--- Begin DATA IN THIS EXERCISE ---

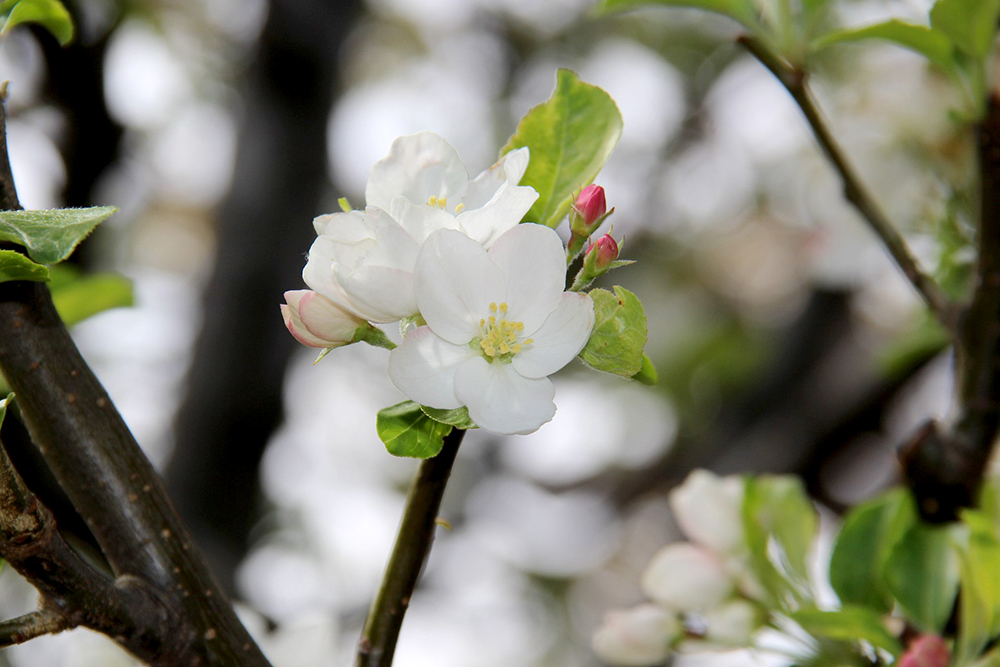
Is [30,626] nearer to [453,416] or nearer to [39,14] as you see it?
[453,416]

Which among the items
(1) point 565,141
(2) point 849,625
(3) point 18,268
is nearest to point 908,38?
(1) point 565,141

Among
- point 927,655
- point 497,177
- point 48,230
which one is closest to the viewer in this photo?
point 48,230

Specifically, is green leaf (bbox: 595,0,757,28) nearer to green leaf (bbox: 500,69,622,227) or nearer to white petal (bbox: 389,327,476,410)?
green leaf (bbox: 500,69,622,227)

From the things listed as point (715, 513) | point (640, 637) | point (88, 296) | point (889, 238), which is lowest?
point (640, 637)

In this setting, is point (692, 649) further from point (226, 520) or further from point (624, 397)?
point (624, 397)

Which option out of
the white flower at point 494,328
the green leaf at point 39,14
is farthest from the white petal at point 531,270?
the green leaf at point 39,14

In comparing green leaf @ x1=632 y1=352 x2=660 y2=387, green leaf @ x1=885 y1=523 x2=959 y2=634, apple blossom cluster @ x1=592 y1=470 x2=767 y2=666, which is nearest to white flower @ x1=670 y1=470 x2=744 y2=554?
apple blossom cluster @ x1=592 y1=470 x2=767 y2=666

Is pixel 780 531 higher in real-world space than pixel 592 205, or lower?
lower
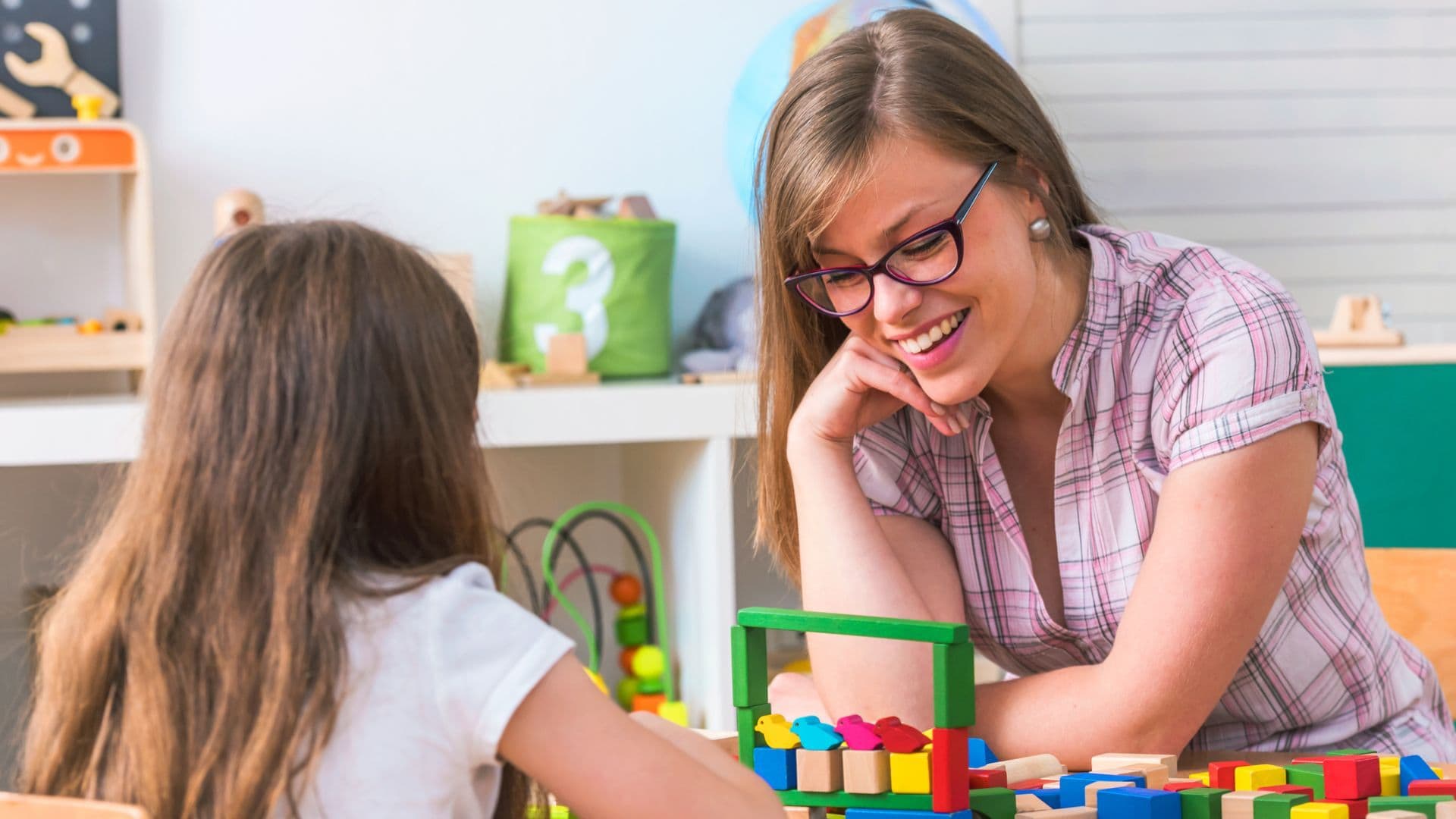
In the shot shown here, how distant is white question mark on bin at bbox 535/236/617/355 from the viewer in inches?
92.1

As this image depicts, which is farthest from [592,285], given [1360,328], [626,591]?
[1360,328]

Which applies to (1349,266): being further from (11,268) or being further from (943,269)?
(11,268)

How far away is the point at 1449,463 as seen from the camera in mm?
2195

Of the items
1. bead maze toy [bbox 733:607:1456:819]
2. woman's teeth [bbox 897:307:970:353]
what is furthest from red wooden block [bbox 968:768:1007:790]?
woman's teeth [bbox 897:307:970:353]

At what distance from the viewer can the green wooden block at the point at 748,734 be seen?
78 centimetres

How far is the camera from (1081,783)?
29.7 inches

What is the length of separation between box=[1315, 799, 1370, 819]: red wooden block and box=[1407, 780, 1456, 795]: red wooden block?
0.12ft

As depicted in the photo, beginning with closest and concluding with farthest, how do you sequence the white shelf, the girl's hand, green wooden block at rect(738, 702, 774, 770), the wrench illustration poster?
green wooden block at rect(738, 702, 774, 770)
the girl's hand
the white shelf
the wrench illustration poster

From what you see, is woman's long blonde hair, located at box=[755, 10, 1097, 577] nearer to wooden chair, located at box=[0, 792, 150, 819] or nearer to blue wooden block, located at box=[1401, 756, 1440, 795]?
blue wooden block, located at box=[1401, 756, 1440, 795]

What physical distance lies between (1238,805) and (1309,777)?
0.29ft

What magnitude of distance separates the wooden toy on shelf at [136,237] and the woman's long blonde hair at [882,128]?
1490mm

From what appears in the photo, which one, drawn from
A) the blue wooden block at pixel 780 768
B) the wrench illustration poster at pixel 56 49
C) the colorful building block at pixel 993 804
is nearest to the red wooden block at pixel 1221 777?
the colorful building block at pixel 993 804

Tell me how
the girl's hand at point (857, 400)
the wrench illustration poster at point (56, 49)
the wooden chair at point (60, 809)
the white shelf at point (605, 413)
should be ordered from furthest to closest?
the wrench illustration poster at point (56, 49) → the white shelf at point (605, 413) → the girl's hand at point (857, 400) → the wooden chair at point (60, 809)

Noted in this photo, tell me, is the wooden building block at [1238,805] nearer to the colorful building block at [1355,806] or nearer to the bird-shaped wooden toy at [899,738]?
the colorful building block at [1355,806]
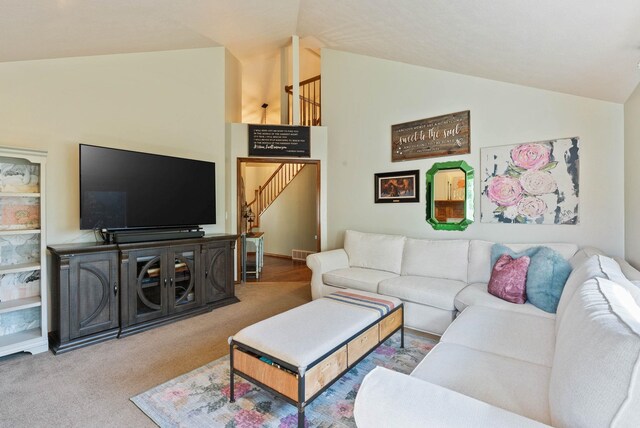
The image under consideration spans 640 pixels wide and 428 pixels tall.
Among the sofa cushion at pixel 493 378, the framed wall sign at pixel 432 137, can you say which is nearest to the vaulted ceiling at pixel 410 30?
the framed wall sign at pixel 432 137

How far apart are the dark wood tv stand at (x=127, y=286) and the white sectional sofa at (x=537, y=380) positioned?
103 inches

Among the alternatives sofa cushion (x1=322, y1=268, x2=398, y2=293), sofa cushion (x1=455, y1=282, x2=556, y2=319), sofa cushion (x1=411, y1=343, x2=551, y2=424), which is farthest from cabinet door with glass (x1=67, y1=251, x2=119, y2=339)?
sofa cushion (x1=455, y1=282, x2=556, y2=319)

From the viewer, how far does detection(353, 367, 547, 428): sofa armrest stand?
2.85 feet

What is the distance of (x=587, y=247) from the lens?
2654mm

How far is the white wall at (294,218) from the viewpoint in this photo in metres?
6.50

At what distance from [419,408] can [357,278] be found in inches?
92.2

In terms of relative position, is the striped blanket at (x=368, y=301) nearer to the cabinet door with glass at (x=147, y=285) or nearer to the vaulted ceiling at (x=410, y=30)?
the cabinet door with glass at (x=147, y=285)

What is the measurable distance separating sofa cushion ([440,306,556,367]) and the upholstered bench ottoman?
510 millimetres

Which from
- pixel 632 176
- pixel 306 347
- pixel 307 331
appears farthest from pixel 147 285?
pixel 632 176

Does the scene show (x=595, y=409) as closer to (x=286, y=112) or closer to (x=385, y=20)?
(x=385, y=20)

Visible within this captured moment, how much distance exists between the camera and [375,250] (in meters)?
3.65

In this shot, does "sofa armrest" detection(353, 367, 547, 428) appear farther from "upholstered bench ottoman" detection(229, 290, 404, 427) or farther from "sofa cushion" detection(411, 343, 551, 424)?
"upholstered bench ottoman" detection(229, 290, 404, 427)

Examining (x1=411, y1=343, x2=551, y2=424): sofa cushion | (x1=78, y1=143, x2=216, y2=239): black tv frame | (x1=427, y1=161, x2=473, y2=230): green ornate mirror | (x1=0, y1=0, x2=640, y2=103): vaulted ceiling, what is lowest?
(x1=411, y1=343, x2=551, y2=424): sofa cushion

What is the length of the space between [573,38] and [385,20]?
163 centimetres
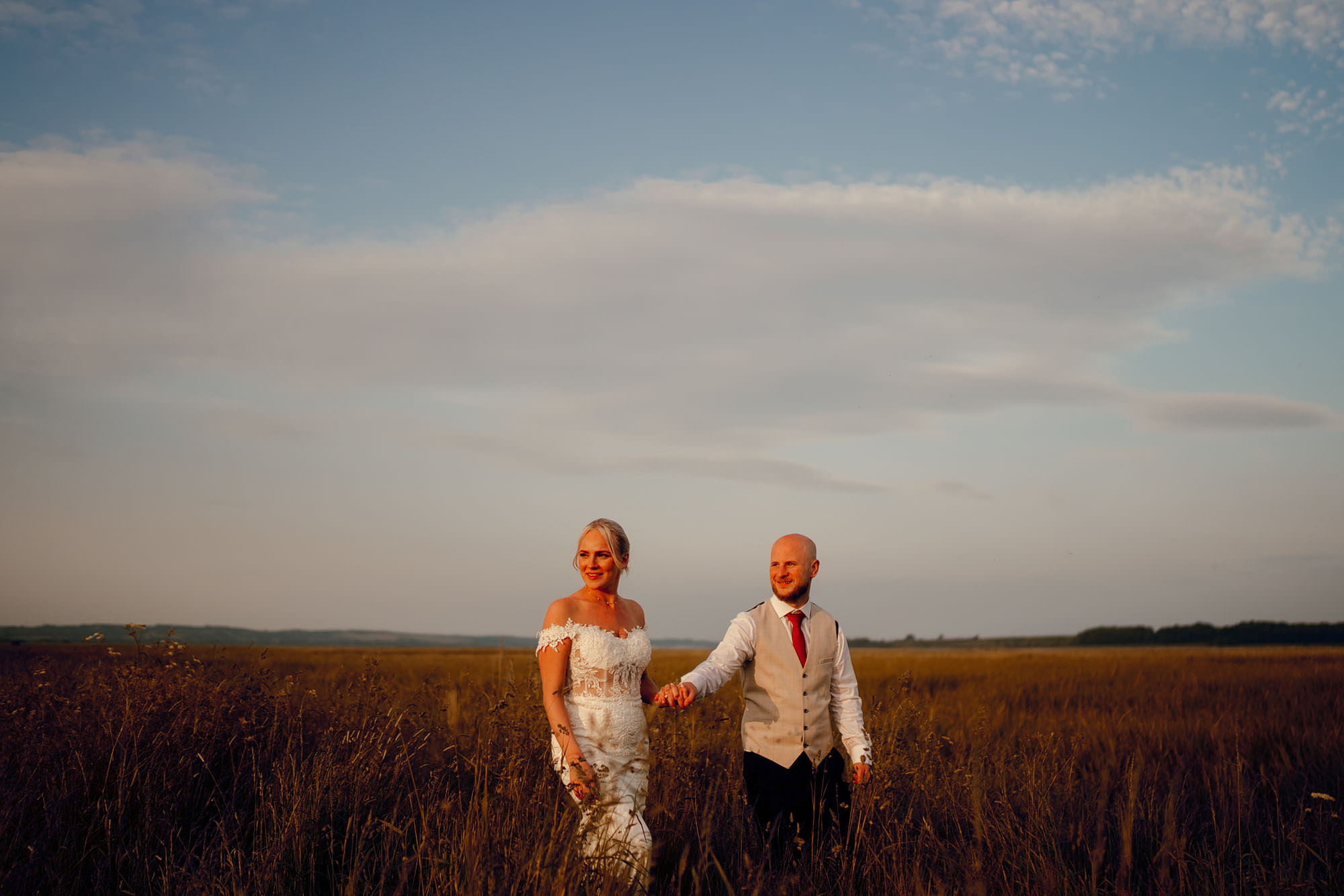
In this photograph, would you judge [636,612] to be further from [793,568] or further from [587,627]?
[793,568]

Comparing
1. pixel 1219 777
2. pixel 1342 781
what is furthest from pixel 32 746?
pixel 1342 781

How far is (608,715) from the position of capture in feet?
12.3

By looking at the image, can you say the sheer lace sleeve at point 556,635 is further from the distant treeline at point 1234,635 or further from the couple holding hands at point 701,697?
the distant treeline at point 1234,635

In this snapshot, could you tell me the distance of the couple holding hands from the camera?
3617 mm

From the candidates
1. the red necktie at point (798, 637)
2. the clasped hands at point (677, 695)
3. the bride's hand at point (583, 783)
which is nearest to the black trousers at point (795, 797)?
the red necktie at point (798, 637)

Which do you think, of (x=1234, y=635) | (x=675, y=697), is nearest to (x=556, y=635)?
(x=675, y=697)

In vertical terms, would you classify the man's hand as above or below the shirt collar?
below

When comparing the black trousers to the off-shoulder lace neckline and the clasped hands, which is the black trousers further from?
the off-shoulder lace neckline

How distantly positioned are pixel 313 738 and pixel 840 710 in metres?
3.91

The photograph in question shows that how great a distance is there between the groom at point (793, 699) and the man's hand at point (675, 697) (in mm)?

--- End DATA IN THIS EXERCISE ---

### SET PROBLEM
Can you edit all the rows above so that every "nearest" becomes "closest" and nothing else changes, leaving the pictures out of your answer?

### TASK RESULT
Is [30,626] nearer to [453,416] or nearer to [39,14] as you see it?
[453,416]

Which among the items
(1) point 565,141
(2) point 849,625
(3) point 18,268
is closest to point 908,38?
(1) point 565,141

Among
- point 927,655
- point 497,177
- point 48,230
which one is closest to the viewer in this photo?
point 48,230

Specifically, is green leaf (bbox: 595,0,757,28) nearer to green leaf (bbox: 500,69,622,227) or nearer to white petal (bbox: 389,327,476,410)?
green leaf (bbox: 500,69,622,227)

From the things listed as point (715, 513) | point (640, 637) | point (88, 296) | point (889, 238), which is lowest?
point (640, 637)

In this setting, is point (692, 649) further from point (226, 520) or further from point (624, 397)?
point (624, 397)

Which option out of
the white flower at point 494,328
the green leaf at point 39,14
is farthest from the white petal at point 531,270?
the green leaf at point 39,14

In comparing green leaf @ x1=632 y1=352 x2=660 y2=387, green leaf @ x1=885 y1=523 x2=959 y2=634, apple blossom cluster @ x1=592 y1=470 x2=767 y2=666, which is closest to white flower @ x1=670 y1=470 x2=744 y2=554?
apple blossom cluster @ x1=592 y1=470 x2=767 y2=666

Is pixel 780 531 higher in real-world space than pixel 592 205, or lower?
lower
In the shot shown here, how distant is white question mark on bin at bbox 535/236/617/355 from the viewer in inches?
92.1

As this image depicts, which is farthest from [592,285], given [1360,328], [626,591]?
[1360,328]

Which applies to (1349,266): being further from (11,268) or being further from (943,269)?
(11,268)

How far away is the point at 1449,463 as seen from the camera in mm?
2195

Of the items
1. bead maze toy [bbox 733:607:1456:819]
2. woman's teeth [bbox 897:307:970:353]
what is furthest from red wooden block [bbox 968:768:1007:790]?
woman's teeth [bbox 897:307:970:353]

At what distance from the viewer can the green wooden block at the point at 748,734 be seen?
78 centimetres

How far is the camera from (1081,783)?
29.7 inches

What is the length of separation between box=[1315, 799, 1370, 819]: red wooden block and box=[1407, 780, 1456, 795]: red wooden block?
0.12ft

As depicted in the photo, beginning with closest and concluding with farthest, how do you sequence the white shelf, the girl's hand, green wooden block at rect(738, 702, 774, 770), the wrench illustration poster?
green wooden block at rect(738, 702, 774, 770)
the girl's hand
the white shelf
the wrench illustration poster

From what you see, is woman's long blonde hair, located at box=[755, 10, 1097, 577] nearer to wooden chair, located at box=[0, 792, 150, 819] or nearer to blue wooden block, located at box=[1401, 756, 1440, 795]?
blue wooden block, located at box=[1401, 756, 1440, 795]

What physical distance lies between (1238,805) and (1309,777)?
0.29ft

What magnitude of distance separates the wooden toy on shelf at [136,237] and the woman's long blonde hair at [882,128]?
1490mm

From what appears in the photo, which one, drawn from
A) the blue wooden block at pixel 780 768
B) the wrench illustration poster at pixel 56 49
C) the colorful building block at pixel 993 804
is closest to the red wooden block at pixel 1221 777?
the colorful building block at pixel 993 804

Tell me how
the girl's hand at point (857, 400)
the wrench illustration poster at point (56, 49)
the wooden chair at point (60, 809)
the white shelf at point (605, 413)
should be ordered from furthest to closest?
the wrench illustration poster at point (56, 49) → the white shelf at point (605, 413) → the girl's hand at point (857, 400) → the wooden chair at point (60, 809)

Noted in this photo, tell me, is the wooden building block at [1238,805] nearer to the colorful building block at [1355,806] or nearer to the bird-shaped wooden toy at [899,738]?
the colorful building block at [1355,806]
The image under consideration spans 640 pixels wide and 428 pixels tall.
Among the sofa cushion at pixel 493 378, the framed wall sign at pixel 432 137, can you say which is closest to the vaulted ceiling at pixel 410 30?
the framed wall sign at pixel 432 137

How far apart are the dark wood tv stand at (x=127, y=286) and the white sectional sofa at (x=537, y=380) positioned?
103 inches

Among the alternatives sofa cushion (x1=322, y1=268, x2=398, y2=293), sofa cushion (x1=455, y1=282, x2=556, y2=319), sofa cushion (x1=411, y1=343, x2=551, y2=424), which is farthest from cabinet door with glass (x1=67, y1=251, x2=119, y2=339)?
sofa cushion (x1=455, y1=282, x2=556, y2=319)

From the viewer, how far does detection(353, 367, 547, 428): sofa armrest stand?
2.85 feet

What is the distance of (x=587, y=247) from the lens?
2654mm

How far is the white wall at (294,218) from the viewpoint in this photo in metres?
6.50

At what distance from [419,408] can [357,278] be found in inches?
92.2

In terms of relative position, is the striped blanket at (x=368, y=301) nearer to the cabinet door with glass at (x=147, y=285) or nearer to the vaulted ceiling at (x=410, y=30)?
the cabinet door with glass at (x=147, y=285)

What is the measurable distance separating sofa cushion ([440,306,556,367]) and the upholstered bench ottoman?
510 millimetres

Which from
- pixel 632 176
- pixel 306 347
- pixel 307 331
appears farthest from pixel 147 285?
pixel 632 176

Does the scene show (x=595, y=409) as closer to (x=286, y=112) or closer to (x=385, y=20)?
(x=385, y=20)

Visible within this captured moment, how much distance exists between the camera and [375,250] (in meters)?
3.65

In this shot, does "sofa armrest" detection(353, 367, 547, 428) appear farther from "upholstered bench ottoman" detection(229, 290, 404, 427) or farther from "sofa cushion" detection(411, 343, 551, 424)?
"upholstered bench ottoman" detection(229, 290, 404, 427)

Examining (x1=411, y1=343, x2=551, y2=424): sofa cushion | (x1=78, y1=143, x2=216, y2=239): black tv frame | (x1=427, y1=161, x2=473, y2=230): green ornate mirror | (x1=0, y1=0, x2=640, y2=103): vaulted ceiling, what is lowest?
(x1=411, y1=343, x2=551, y2=424): sofa cushion

What is the length of the space between [573,38] and [385,20]?
163 centimetres
In this photograph, would you judge [636,612] to be further from [793,568] or further from [587,627]?
[793,568]

Comparing
1. pixel 1219 777
2. pixel 1342 781
what is furthest from pixel 32 746?
pixel 1342 781

How far is (608,715) from the position of capture in feet?
12.3

By looking at the image, can you say the sheer lace sleeve at point 556,635 is further from the distant treeline at point 1234,635 or further from the couple holding hands at point 701,697?
the distant treeline at point 1234,635

In this snapshot, could you tell me the distance of the couple holding hands from the camera?
3617 mm

From the candidates
1. the red necktie at point (798, 637)
2. the clasped hands at point (677, 695)
3. the bride's hand at point (583, 783)
which is closest to the black trousers at point (795, 797)?
the red necktie at point (798, 637)

Which do you think, of (x=1234, y=635) | (x=675, y=697), is closest to (x=556, y=635)?
(x=675, y=697)

In vertical terms, would you classify the man's hand as above or below the shirt collar?
below

When comparing the black trousers to the off-shoulder lace neckline and the clasped hands, which is the black trousers further from?
the off-shoulder lace neckline

How distantly positioned are pixel 313 738 and pixel 840 710 in metres?
3.91

The photograph in question shows that how great a distance is there between the groom at point (793, 699) and the man's hand at point (675, 697) (in mm)?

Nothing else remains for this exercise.